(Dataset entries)
============================================================

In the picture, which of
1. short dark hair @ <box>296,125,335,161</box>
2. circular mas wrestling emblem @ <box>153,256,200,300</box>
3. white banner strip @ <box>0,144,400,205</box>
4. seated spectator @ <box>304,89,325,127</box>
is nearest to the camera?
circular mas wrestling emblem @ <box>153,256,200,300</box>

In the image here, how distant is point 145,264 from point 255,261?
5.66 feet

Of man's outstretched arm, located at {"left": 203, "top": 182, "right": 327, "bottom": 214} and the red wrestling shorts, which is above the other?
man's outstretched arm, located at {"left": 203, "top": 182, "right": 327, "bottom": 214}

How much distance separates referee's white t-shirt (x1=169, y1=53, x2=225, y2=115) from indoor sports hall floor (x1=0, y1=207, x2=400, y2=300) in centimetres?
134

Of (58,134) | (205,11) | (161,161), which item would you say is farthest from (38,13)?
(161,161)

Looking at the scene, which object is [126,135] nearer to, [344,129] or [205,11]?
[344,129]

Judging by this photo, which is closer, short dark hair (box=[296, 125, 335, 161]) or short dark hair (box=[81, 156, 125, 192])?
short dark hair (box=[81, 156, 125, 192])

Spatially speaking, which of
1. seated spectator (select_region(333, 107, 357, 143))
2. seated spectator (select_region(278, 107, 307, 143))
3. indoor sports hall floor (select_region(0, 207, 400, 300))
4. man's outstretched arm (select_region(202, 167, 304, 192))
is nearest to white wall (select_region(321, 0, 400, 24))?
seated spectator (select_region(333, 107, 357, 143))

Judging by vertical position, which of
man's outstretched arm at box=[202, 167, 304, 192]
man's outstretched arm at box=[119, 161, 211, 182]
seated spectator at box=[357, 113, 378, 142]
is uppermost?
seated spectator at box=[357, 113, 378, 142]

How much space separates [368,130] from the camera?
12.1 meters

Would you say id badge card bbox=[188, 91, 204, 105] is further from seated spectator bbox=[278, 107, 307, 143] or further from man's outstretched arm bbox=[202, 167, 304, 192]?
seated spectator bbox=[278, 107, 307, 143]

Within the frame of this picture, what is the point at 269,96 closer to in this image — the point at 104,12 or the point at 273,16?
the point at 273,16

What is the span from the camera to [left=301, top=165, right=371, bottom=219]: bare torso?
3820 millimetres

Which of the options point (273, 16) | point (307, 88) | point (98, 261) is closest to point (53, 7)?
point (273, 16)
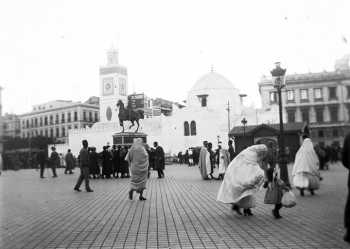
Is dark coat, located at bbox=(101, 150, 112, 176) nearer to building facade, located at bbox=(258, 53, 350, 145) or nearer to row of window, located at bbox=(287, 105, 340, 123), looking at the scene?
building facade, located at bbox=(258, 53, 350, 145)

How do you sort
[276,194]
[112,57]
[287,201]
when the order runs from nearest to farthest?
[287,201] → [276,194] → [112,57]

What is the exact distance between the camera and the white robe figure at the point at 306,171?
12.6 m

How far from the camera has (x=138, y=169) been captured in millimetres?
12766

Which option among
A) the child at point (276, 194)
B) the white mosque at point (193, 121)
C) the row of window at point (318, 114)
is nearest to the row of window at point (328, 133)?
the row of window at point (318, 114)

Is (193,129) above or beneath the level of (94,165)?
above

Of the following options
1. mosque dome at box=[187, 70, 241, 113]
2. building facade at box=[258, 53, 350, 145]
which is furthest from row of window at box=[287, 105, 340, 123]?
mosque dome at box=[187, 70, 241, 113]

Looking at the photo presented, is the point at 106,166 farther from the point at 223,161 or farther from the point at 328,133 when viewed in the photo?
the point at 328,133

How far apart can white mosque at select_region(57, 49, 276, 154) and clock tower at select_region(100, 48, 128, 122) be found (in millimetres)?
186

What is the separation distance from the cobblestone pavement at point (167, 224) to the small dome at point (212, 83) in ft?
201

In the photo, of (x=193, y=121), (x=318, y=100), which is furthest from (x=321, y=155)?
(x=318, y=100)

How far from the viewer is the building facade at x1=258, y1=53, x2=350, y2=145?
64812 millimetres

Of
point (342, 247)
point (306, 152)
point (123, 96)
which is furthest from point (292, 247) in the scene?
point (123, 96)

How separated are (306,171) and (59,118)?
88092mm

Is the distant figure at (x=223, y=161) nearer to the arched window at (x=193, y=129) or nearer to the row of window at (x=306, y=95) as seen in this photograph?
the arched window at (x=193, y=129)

============================================================

Can you lay out the records as a Markdown table with the columns Row and Line, beginning with the line that contains "Is dark coat, located" and running through the line that contains "64812 millimetres", both included? Leave out the blank lines.

| Row | Line |
|---|---|
| 1 | Is dark coat, located at bbox=(101, 150, 112, 176) nearer to building facade, located at bbox=(258, 53, 350, 145) or nearer to row of window, located at bbox=(287, 105, 340, 123), looking at the scene? |
| 2 | building facade, located at bbox=(258, 53, 350, 145) |
| 3 | How do you sort |
| 4 | [276,194] |
| 5 | [112,57] |
| 6 | [287,201] |
| 7 | when the order runs from nearest to farthest? |
| 8 | [287,201] → [276,194] → [112,57] |
| 9 | What is the exact distance between the camera and the white robe figure at the point at 306,171? |
| 10 | 12.6 m |
| 11 | How far from the camera has (x=138, y=169) been captured in millimetres? |
| 12 | 12766 |
| 13 | Which option among |
| 14 | A) the child at point (276, 194) |
| 15 | B) the white mosque at point (193, 121) |
| 16 | C) the row of window at point (318, 114) |
| 17 | is nearest to the row of window at point (328, 133)? |
| 18 | the row of window at point (318, 114) |
| 19 | Is (193,129) above or beneath the level of (94,165)? |
| 20 | above |
| 21 | Of the following options |
| 22 | 1. mosque dome at box=[187, 70, 241, 113] |
| 23 | 2. building facade at box=[258, 53, 350, 145] |
| 24 | which is furthest from row of window at box=[287, 105, 340, 123]? |
| 25 | mosque dome at box=[187, 70, 241, 113] |
| 26 | Looking at the photo presented, is the point at 106,166 farther from the point at 223,161 or farther from the point at 328,133 when viewed in the photo? |
| 27 | the point at 328,133 |
| 28 | How far apart can white mosque at select_region(57, 49, 276, 154) and clock tower at select_region(100, 48, 128, 122) be found (in millimetres)? |
| 29 | 186 |
| 30 | What is the separation distance from the cobblestone pavement at point (167, 224) to the small dome at point (212, 83) in ft? |
| 31 | 201 |
| 32 | In the photo, of (x=193, y=121), (x=318, y=100), which is furthest from (x=321, y=155)? |
| 33 | (x=318, y=100) |
| 34 | How far from the viewer is the building facade at x1=258, y1=53, x2=350, y2=145? |
| 35 | 64812 millimetres |